▶ **Work to complete**:
Sift through the items below and keep only the lines that contain the word "centimetres", copying each one in full.

* begin Dataset *

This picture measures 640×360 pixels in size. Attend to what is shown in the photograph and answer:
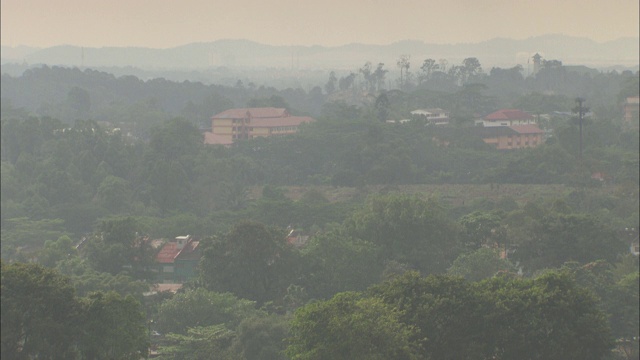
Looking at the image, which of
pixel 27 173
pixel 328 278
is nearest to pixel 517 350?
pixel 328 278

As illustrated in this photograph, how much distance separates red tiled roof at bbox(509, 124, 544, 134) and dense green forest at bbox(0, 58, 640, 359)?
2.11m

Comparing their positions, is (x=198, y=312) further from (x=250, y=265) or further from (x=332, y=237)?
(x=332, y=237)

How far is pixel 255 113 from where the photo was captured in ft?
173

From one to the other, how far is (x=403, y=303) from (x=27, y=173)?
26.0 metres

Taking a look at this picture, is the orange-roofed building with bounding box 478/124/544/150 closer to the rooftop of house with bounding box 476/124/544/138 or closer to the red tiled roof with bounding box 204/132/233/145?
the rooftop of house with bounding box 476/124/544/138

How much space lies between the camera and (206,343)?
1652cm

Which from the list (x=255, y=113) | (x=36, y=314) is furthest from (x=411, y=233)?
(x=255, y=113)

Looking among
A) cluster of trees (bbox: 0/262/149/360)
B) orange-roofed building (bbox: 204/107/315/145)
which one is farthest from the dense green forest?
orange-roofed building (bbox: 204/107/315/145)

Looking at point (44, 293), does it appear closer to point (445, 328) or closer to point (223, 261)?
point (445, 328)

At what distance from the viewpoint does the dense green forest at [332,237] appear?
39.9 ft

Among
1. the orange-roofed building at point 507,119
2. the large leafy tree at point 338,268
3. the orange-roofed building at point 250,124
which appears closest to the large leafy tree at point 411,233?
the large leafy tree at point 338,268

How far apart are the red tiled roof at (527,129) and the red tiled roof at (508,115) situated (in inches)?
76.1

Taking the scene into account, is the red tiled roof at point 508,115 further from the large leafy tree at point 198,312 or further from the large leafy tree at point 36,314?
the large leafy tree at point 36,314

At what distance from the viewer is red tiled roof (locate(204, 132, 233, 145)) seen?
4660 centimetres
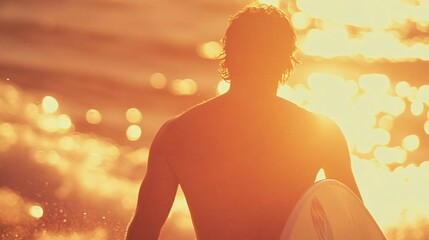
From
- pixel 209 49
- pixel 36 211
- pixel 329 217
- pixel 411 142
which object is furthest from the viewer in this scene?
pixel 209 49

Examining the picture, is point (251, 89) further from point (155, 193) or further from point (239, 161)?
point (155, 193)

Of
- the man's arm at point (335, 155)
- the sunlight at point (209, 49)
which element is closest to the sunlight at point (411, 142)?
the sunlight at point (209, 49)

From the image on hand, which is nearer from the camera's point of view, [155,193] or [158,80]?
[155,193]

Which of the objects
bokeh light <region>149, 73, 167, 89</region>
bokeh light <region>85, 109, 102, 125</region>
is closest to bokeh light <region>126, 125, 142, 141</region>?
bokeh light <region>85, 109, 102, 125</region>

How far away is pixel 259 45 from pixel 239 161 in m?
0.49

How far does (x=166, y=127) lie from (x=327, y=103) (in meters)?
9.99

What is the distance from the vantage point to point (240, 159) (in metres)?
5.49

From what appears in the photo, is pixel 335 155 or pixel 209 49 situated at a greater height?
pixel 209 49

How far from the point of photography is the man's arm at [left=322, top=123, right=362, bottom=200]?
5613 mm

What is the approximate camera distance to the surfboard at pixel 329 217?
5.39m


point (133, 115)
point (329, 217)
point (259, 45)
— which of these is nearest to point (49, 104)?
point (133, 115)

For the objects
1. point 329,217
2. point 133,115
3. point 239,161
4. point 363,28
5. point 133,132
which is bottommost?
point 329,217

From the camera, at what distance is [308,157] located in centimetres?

* end Dataset *
* begin Dataset *

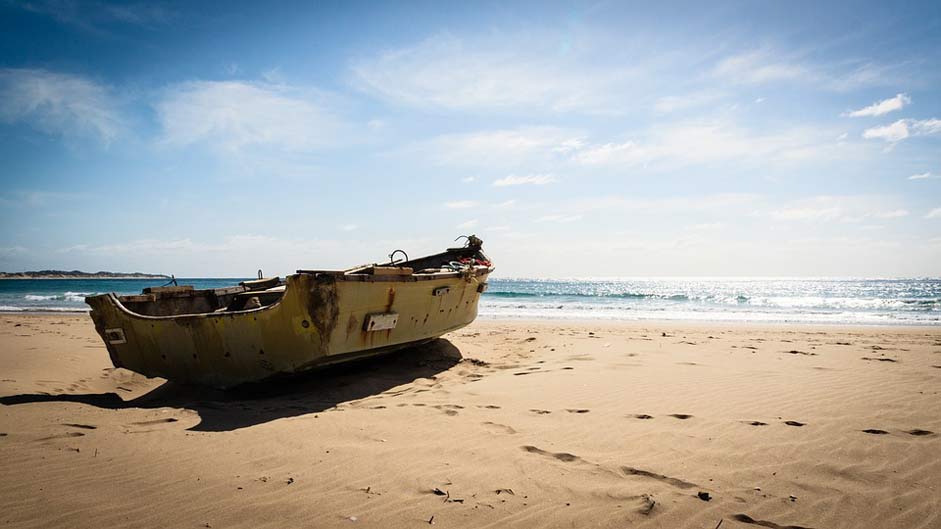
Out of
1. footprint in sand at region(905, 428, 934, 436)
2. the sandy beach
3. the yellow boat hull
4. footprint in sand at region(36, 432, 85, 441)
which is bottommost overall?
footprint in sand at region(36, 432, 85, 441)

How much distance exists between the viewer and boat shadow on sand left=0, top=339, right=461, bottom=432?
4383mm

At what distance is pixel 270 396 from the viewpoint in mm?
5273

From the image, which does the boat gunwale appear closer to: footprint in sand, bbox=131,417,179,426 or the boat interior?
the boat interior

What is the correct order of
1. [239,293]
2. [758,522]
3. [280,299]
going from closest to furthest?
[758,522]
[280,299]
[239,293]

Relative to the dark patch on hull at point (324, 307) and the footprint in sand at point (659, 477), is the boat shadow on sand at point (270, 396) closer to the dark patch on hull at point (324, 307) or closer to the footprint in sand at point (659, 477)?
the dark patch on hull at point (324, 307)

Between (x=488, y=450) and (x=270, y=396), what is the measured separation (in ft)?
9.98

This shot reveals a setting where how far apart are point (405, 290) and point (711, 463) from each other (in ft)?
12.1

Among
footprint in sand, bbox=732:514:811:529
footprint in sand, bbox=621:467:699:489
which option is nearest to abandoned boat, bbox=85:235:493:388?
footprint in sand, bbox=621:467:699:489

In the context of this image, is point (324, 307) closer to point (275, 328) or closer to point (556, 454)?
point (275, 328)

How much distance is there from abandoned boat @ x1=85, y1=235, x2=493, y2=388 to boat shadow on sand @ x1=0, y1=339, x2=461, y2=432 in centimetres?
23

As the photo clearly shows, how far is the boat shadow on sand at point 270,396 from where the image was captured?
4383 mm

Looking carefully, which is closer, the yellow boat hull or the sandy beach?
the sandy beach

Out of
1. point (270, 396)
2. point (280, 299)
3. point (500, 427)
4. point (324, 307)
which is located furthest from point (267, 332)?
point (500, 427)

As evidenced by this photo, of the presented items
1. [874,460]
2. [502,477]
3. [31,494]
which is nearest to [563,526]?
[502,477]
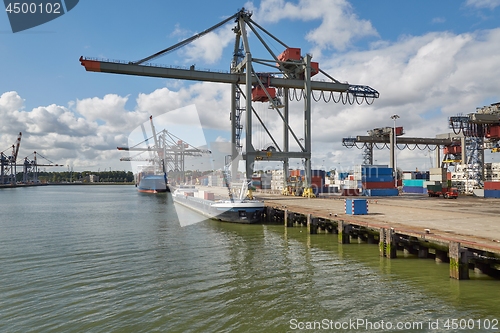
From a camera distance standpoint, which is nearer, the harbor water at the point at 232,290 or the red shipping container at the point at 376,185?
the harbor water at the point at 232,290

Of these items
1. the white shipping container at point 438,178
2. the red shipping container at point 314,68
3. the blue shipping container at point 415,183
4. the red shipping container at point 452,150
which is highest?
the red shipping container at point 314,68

* end Dataset *

▶ **Expected output**:
4660 centimetres
From the camera, at what distance is [308,157] located in centimetres?
How much distance is there from abandoned boat @ x1=85, y1=235, x2=493, y2=388 to boat shadow on sand @ x1=0, y1=339, x2=461, y2=432 in centimetres?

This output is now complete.